EXTRACT TO READ ->
— Start —

On the Arminian side, represented also by Wesley, believers argue that Christ in his atonement intended to make salvation available to everyone. It is faith (or, in some versions, obedience) that makes the saving work complete. The debate includes a host of related questions. What are we to make of this preposition “for”? If Jesus died “for” every human ever born, can anyone finally be lost? Does a yes to that question mean Christ’s death was somehow ineffective? And just who are these “elect”? Does this scriptural term refer to an indeterminate and nameless mass of people (as Arminians would tend to argue), or does it describe specific individuals with faces (as Calvinists would suggest)? Do we speak of Jesus’ death making salvation possible for all people, or, as the traditional query phrases it, does a “particular” atonement necessarily exclude those who are not saved?

The question is also sometimes phrased in terms of those who have never heard of Jesus. Will they all be lost? If so, why? Because they never heard — or for some other reason? Does Scripture allow (or even encourage) one to conclude that, based on Jesus’ atonement, God might finally save still others who in life never knew what Jesus had done on their behalf?

— End —

ENTRIES PROVIDED ->

— Start —

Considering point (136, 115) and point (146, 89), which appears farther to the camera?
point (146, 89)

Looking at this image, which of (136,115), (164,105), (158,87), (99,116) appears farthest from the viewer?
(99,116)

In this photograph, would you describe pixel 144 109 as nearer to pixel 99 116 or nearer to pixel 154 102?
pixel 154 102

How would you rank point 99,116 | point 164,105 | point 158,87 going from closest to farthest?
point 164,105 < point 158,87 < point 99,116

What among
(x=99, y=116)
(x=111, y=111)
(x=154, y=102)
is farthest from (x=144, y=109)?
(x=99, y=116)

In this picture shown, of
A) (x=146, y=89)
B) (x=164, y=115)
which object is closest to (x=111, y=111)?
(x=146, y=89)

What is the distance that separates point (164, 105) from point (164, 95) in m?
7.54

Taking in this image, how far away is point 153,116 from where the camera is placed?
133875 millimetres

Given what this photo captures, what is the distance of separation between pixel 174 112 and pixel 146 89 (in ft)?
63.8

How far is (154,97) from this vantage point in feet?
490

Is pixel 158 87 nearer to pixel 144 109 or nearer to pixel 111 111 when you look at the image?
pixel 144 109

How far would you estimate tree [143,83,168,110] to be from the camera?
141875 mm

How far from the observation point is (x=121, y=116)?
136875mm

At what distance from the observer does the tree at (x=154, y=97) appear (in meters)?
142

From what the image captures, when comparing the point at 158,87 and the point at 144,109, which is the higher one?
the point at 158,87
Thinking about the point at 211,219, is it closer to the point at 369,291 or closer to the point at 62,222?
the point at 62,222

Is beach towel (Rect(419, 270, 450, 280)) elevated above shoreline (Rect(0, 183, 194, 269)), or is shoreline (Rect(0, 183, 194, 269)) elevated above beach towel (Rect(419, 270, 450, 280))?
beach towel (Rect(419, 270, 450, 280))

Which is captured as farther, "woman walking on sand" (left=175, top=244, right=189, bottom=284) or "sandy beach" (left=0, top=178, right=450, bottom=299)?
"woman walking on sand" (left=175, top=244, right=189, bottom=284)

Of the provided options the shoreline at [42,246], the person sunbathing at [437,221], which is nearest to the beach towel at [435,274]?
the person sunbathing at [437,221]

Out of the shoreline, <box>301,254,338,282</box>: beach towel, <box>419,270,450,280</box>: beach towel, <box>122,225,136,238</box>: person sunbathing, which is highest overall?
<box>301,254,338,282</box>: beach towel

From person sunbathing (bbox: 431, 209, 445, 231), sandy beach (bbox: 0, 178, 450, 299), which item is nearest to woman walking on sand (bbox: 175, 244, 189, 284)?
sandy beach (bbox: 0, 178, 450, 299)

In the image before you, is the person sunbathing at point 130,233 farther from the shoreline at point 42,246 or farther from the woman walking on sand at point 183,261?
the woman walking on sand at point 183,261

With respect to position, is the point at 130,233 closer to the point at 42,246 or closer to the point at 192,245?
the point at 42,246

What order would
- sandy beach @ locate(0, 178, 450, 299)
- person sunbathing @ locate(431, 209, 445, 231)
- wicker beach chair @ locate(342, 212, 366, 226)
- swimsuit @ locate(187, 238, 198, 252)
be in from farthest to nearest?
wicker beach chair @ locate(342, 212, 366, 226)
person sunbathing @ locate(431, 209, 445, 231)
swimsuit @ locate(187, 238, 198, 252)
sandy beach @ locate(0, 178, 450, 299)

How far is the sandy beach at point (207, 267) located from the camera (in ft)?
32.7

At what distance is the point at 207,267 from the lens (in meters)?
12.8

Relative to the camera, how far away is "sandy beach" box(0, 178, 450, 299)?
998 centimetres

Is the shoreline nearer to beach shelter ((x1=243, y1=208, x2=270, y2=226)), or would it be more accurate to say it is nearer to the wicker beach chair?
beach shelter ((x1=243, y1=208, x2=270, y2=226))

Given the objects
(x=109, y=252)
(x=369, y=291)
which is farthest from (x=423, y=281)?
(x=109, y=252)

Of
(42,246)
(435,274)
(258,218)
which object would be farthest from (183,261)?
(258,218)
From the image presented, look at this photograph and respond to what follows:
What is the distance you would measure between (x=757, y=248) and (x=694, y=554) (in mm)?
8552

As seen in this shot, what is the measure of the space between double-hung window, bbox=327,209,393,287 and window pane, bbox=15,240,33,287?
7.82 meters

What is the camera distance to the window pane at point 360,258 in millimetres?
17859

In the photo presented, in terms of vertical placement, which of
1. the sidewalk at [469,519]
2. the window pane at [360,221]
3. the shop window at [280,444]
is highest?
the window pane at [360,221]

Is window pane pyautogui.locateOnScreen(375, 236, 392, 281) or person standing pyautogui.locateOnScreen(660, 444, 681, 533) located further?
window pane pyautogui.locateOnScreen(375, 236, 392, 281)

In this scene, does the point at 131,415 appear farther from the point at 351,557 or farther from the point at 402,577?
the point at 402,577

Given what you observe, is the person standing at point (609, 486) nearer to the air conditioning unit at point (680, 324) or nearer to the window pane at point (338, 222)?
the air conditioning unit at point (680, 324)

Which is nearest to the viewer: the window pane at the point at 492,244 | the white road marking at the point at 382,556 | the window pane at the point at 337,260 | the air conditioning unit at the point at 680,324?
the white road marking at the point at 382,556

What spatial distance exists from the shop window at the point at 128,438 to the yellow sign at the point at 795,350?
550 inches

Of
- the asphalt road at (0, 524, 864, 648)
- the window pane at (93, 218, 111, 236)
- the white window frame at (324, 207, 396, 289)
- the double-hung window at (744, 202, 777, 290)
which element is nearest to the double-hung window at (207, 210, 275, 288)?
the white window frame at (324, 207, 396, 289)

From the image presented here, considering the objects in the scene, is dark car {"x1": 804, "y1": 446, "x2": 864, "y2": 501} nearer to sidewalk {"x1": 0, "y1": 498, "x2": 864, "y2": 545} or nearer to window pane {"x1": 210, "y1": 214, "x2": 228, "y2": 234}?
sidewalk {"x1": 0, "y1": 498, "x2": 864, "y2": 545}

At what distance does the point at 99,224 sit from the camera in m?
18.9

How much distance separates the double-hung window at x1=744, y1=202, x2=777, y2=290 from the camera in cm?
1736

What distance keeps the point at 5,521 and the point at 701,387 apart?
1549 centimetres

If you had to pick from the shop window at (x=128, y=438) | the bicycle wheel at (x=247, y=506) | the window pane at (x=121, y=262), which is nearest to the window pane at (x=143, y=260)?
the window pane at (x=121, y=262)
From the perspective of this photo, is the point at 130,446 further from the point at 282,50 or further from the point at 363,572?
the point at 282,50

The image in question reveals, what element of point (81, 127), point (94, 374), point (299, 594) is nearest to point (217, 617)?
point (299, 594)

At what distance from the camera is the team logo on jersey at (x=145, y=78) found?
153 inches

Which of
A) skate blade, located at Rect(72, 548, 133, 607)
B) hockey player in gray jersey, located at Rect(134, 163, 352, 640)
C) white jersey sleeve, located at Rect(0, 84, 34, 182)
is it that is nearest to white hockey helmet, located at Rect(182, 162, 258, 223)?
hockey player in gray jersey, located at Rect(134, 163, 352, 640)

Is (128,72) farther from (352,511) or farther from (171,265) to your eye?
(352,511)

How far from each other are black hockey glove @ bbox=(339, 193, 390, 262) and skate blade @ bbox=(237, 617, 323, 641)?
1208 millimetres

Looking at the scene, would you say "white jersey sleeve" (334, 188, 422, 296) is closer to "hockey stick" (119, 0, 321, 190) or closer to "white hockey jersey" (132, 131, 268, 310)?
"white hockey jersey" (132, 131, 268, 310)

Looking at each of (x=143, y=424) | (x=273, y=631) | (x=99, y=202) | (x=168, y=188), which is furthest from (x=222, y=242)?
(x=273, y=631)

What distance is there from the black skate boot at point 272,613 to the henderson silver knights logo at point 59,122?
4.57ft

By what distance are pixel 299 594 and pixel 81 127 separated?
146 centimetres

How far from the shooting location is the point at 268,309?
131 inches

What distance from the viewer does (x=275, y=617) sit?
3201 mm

— End —
— Start —

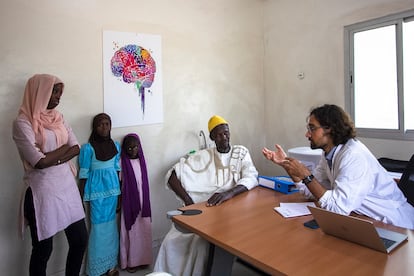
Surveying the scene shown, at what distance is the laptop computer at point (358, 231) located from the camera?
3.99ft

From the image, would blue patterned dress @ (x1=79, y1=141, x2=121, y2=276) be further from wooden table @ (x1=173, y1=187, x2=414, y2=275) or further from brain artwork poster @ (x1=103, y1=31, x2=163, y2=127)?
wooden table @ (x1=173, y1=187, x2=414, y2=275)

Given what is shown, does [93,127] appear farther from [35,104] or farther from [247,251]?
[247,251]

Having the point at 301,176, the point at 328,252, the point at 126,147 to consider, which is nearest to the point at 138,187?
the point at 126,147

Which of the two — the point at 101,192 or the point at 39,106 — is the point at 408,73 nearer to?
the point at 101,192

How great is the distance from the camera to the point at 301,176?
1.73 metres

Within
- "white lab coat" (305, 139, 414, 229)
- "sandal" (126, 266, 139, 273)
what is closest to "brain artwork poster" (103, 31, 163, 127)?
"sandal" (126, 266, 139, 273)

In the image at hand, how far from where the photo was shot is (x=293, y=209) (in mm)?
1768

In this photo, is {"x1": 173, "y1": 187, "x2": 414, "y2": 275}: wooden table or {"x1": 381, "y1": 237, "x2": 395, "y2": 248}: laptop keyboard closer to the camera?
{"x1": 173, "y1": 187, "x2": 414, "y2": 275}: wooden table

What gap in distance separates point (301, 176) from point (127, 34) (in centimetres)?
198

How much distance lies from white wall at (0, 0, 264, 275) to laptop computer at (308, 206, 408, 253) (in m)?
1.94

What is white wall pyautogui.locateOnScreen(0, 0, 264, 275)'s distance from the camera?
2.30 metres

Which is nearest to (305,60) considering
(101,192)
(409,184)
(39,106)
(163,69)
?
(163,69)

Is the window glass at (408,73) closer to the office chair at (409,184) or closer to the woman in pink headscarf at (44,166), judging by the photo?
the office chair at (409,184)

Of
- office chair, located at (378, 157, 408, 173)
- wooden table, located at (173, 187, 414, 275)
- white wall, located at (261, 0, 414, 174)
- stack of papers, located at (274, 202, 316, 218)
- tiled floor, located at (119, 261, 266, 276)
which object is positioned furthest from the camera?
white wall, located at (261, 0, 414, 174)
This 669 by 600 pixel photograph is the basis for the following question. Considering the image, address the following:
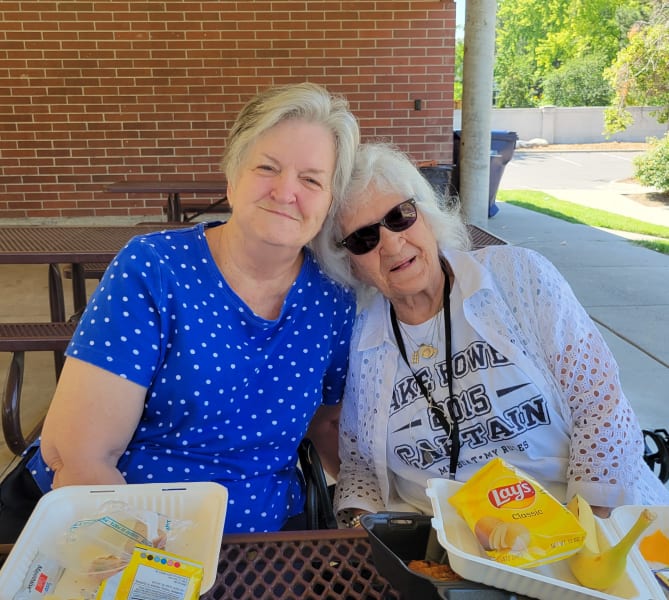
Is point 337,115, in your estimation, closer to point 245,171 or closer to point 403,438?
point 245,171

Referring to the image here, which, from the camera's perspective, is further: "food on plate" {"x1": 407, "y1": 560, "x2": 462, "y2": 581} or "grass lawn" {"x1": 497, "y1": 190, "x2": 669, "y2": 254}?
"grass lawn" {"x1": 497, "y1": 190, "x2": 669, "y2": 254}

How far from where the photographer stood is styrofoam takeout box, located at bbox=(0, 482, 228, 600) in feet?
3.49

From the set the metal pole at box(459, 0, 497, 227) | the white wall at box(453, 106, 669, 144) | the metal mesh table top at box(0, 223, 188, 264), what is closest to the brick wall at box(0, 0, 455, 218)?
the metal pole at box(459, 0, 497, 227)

— End —

PROBLEMS ->
**a.** List each line of the records that contains the string "pyautogui", matching its case exactly.
**b.** Pick up the passage on the atonement debate after its final sentence and keep writing it.
The passage and the records have no connection to each other.

TASK-BY-TASK ANSWERS ->
**a.**
Is window pane pyautogui.locateOnScreen(375, 236, 392, 281) or person standing pyautogui.locateOnScreen(660, 444, 681, 533) located further?
window pane pyautogui.locateOnScreen(375, 236, 392, 281)
What is white wall pyautogui.locateOnScreen(0, 0, 264, 275)'s distance from the camera?

**b.**
For those who take Scripture seriously, these distinctions represent more than abstract theories. These “theories” express convictions. And they may collide with the convictions of other Christians — people as sincere and informed and committed as we are. When concern for people and for theological integrity seem to clash, the anguish only increases. Sometimes people from the different camps lose sight of their brothers or sisters in the doctrinal thicket.

I was trained through graduate school in the Arminian viewpoint as expressed by the Churches of Christ. Later, I studied under Calvinists at Covenant Theological Seminary in Saint Louis, Missouri. These queries thus reflect the honest uncertainties of one who has been the lone Arminian in a classroom of Calvinists and a suspected Calvinist in a fellowship where that term is no compliment. Today, some 20 years downstream, I am certain that neither “side” has the whole truth in its pocket and that no human analysis can fully contain or explain what God accomplished for sinners in Jesus of Nazareth.

Yet we can speak truthfully even when not exhaustively. Convinced that evangelicals of all stripes share more than they generally realize, I propose the following seven couplets as a modest attempt at bridge building. Of course, this is only a step. But perhaps we can at least survey the terrain, establish some boundaries, and drive a few stakes. Doing so is surely better than defending our doctrinal turf while firing volleys of proof texts at each other.

Couplet 1:

– Every accountable person deserves to be lost.
– No accountable person deserves to be saved.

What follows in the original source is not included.